HDFS file operation fingerprints for forensic investigations
Understanding the Hadoop Distributed File System (HDFS) is currently an important issue for forensic investigators because it is the core of most Big Data environments. The HDFS requires more study to understand how forensic investigations should be performed and what artifacts can be extracted from this framework. The HDFS framework encompasses a large amount of data; thus, in most forensic analyses, it is not possible to gather all of the data, resulting in metadata and logs playing a vital role. In a good forensic analysis, metadata artifacts could be used to establish a timeline of events, highlight patterns of file-system operation, and point to gaps in the data.

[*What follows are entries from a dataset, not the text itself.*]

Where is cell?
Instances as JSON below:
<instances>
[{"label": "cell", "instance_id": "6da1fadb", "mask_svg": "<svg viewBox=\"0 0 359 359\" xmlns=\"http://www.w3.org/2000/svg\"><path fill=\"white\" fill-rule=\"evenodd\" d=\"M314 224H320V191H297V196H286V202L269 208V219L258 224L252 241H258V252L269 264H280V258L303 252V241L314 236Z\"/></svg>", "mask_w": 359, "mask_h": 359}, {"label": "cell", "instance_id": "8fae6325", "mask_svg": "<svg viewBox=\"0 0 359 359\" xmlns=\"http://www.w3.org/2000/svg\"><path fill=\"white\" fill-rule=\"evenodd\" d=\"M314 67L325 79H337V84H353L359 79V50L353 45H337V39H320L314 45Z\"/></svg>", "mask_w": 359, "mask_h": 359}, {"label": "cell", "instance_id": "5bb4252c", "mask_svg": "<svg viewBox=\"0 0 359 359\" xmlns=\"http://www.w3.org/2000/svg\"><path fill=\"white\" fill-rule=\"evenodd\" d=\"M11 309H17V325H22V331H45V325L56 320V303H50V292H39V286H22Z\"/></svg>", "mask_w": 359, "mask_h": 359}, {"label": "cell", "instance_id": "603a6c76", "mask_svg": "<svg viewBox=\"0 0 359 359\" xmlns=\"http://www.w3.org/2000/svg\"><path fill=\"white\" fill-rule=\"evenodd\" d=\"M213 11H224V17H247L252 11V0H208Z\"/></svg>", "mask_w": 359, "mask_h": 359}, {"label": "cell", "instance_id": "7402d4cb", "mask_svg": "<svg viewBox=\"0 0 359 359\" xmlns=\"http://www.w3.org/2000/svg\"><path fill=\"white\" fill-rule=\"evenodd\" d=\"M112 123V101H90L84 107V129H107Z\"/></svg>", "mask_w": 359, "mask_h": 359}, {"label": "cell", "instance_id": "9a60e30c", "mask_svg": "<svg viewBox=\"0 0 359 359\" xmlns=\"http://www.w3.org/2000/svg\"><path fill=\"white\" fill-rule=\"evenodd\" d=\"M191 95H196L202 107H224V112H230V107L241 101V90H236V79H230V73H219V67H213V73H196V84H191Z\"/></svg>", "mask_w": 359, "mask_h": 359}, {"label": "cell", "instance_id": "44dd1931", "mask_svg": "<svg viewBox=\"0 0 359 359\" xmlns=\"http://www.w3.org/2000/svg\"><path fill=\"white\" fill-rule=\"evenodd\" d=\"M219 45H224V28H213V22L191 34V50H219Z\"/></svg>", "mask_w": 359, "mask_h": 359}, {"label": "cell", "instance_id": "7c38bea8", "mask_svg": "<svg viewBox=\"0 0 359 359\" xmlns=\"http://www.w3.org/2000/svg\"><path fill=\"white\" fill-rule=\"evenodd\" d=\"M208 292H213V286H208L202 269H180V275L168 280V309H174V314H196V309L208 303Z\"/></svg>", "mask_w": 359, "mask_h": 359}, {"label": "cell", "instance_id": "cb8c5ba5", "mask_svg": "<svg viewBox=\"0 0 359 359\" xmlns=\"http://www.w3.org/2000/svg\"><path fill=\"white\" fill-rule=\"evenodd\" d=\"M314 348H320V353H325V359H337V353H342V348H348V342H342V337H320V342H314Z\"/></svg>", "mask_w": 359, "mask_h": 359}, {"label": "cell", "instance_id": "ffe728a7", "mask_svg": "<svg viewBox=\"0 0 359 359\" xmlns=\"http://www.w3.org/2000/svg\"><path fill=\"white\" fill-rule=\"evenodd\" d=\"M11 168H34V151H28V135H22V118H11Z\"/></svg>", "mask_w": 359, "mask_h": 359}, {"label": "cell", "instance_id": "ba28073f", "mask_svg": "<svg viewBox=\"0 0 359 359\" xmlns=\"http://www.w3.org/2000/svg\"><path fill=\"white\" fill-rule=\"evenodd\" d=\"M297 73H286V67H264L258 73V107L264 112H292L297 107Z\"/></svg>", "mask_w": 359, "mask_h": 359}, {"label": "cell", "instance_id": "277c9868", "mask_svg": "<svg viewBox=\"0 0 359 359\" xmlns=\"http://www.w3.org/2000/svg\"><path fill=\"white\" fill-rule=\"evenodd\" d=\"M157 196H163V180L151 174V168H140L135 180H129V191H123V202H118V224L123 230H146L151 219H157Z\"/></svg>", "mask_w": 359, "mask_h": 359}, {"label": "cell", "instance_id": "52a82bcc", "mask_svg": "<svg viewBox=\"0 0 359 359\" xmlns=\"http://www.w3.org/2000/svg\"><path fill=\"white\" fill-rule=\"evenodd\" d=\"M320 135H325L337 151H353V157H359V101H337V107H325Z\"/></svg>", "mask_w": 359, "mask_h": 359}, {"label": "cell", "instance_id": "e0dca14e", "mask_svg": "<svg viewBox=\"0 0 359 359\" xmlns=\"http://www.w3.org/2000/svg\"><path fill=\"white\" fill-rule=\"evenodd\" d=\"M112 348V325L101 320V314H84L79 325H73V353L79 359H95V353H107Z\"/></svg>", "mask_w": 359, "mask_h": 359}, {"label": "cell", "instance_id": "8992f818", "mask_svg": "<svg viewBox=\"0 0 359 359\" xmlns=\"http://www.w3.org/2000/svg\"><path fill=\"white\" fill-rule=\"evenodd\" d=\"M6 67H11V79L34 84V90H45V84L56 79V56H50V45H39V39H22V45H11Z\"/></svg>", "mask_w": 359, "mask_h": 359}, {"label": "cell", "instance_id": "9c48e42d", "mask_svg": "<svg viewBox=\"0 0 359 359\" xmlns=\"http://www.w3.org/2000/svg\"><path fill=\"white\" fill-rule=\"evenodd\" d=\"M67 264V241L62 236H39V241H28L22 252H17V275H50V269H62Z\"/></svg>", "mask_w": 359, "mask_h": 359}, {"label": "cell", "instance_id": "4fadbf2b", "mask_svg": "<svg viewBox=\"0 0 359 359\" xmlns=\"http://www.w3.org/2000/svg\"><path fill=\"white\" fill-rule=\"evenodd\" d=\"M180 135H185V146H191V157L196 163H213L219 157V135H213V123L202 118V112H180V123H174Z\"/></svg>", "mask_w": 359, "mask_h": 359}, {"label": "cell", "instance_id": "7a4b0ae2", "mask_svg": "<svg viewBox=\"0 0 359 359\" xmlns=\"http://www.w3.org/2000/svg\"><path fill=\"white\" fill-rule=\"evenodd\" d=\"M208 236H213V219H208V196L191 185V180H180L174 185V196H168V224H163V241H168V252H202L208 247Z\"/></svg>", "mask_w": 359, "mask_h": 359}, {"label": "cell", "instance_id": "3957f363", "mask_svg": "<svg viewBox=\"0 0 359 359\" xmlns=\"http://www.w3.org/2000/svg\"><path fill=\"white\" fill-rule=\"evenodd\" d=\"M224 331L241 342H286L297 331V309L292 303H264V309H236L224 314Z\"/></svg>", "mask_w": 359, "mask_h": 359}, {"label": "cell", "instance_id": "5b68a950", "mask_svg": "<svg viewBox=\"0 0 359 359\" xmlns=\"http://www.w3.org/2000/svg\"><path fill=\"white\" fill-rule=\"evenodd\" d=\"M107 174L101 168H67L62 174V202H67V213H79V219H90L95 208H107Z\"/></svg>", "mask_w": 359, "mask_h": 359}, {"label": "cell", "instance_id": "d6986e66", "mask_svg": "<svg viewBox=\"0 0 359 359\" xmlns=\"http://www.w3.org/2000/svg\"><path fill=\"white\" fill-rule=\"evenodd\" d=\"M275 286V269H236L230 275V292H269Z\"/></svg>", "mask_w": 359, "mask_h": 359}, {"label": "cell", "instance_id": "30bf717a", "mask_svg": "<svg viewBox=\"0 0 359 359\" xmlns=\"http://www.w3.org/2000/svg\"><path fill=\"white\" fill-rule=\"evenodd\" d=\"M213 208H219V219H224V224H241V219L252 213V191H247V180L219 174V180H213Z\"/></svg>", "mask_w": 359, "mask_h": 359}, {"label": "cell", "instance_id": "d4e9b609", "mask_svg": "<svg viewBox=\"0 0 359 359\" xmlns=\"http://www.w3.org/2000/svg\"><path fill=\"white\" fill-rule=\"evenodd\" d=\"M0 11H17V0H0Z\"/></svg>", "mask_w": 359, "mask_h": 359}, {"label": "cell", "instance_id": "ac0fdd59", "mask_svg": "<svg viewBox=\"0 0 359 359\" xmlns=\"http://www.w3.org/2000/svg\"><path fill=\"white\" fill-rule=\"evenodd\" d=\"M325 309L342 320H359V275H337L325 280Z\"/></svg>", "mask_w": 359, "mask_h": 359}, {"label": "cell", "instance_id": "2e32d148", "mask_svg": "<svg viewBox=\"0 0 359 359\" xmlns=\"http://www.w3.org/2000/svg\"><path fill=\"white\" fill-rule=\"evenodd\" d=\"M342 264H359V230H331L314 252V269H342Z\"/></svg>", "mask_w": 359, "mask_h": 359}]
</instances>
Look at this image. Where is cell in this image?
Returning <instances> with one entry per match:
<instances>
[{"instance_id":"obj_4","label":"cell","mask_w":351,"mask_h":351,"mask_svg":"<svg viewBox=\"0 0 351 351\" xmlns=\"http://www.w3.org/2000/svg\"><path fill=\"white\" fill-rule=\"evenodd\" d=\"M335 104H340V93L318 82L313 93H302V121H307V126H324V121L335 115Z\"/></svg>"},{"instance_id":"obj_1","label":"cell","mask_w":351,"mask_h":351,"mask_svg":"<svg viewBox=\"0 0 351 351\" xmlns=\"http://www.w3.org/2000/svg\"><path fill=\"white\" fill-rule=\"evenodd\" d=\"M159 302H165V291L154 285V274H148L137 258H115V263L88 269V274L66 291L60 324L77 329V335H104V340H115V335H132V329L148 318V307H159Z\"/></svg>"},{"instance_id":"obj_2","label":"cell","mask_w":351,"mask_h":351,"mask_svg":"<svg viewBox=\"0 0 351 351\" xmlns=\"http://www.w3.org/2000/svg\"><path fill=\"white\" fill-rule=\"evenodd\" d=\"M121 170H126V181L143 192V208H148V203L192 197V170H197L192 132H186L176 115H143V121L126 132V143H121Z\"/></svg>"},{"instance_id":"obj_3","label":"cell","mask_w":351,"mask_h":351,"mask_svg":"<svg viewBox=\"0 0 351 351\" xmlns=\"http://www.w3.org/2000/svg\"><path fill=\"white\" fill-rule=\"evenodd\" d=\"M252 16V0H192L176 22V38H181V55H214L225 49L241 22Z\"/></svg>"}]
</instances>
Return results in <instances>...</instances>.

This paper provides metadata observations for HDFS operations based on fsimage and hdfs-audit logs. These observations draw a roadmap of metadata changes that aids in forensic investigations in an HDFS environment. Understanding metadata changes assists a forensic investigator in identifying what actions were performed on the HDFS.

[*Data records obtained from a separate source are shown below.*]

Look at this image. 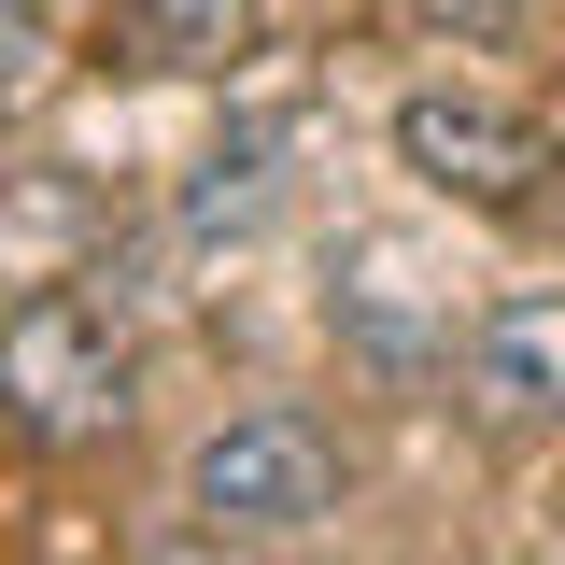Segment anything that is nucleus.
Instances as JSON below:
<instances>
[{
	"mask_svg": "<svg viewBox=\"0 0 565 565\" xmlns=\"http://www.w3.org/2000/svg\"><path fill=\"white\" fill-rule=\"evenodd\" d=\"M43 85V0H0V99Z\"/></svg>",
	"mask_w": 565,
	"mask_h": 565,
	"instance_id": "obj_8",
	"label": "nucleus"
},
{
	"mask_svg": "<svg viewBox=\"0 0 565 565\" xmlns=\"http://www.w3.org/2000/svg\"><path fill=\"white\" fill-rule=\"evenodd\" d=\"M282 199V128H241L226 156H199V184H184V241H241V226H269Z\"/></svg>",
	"mask_w": 565,
	"mask_h": 565,
	"instance_id": "obj_5",
	"label": "nucleus"
},
{
	"mask_svg": "<svg viewBox=\"0 0 565 565\" xmlns=\"http://www.w3.org/2000/svg\"><path fill=\"white\" fill-rule=\"evenodd\" d=\"M141 396V353L114 326V282H29L0 311V424L43 438V452H85L114 438Z\"/></svg>",
	"mask_w": 565,
	"mask_h": 565,
	"instance_id": "obj_1",
	"label": "nucleus"
},
{
	"mask_svg": "<svg viewBox=\"0 0 565 565\" xmlns=\"http://www.w3.org/2000/svg\"><path fill=\"white\" fill-rule=\"evenodd\" d=\"M467 382H481V411H565V282H523V297H494L481 326H467Z\"/></svg>",
	"mask_w": 565,
	"mask_h": 565,
	"instance_id": "obj_4",
	"label": "nucleus"
},
{
	"mask_svg": "<svg viewBox=\"0 0 565 565\" xmlns=\"http://www.w3.org/2000/svg\"><path fill=\"white\" fill-rule=\"evenodd\" d=\"M396 156H411L438 199H467V212H523L537 184H552V128H537L523 99H481V85L396 99Z\"/></svg>",
	"mask_w": 565,
	"mask_h": 565,
	"instance_id": "obj_3",
	"label": "nucleus"
},
{
	"mask_svg": "<svg viewBox=\"0 0 565 565\" xmlns=\"http://www.w3.org/2000/svg\"><path fill=\"white\" fill-rule=\"evenodd\" d=\"M128 43L156 71H241L255 57V0H128Z\"/></svg>",
	"mask_w": 565,
	"mask_h": 565,
	"instance_id": "obj_6",
	"label": "nucleus"
},
{
	"mask_svg": "<svg viewBox=\"0 0 565 565\" xmlns=\"http://www.w3.org/2000/svg\"><path fill=\"white\" fill-rule=\"evenodd\" d=\"M340 326H353L367 353H382V367H411V353H424V311H411V255H396V241H353Z\"/></svg>",
	"mask_w": 565,
	"mask_h": 565,
	"instance_id": "obj_7",
	"label": "nucleus"
},
{
	"mask_svg": "<svg viewBox=\"0 0 565 565\" xmlns=\"http://www.w3.org/2000/svg\"><path fill=\"white\" fill-rule=\"evenodd\" d=\"M184 509H199V537H311L340 509V438L311 411H241L199 438Z\"/></svg>",
	"mask_w": 565,
	"mask_h": 565,
	"instance_id": "obj_2",
	"label": "nucleus"
}]
</instances>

This study focuses on executing day-to-day (regular) file-system operations and recording which file metadata changes occur after each operation. Each operation was executed, and its fingerprints were detailed. The use of those fingerprints as artifacts for file-system forensic analysis was elaborated via two case studies. The results of the research include a detailed study of each operation, including which system entity (user or service) performed this operation and when, which is vital for most analysis cases. Moreover, the forensic value of examined observations is indicated by employing these artifacts in forensic analysis.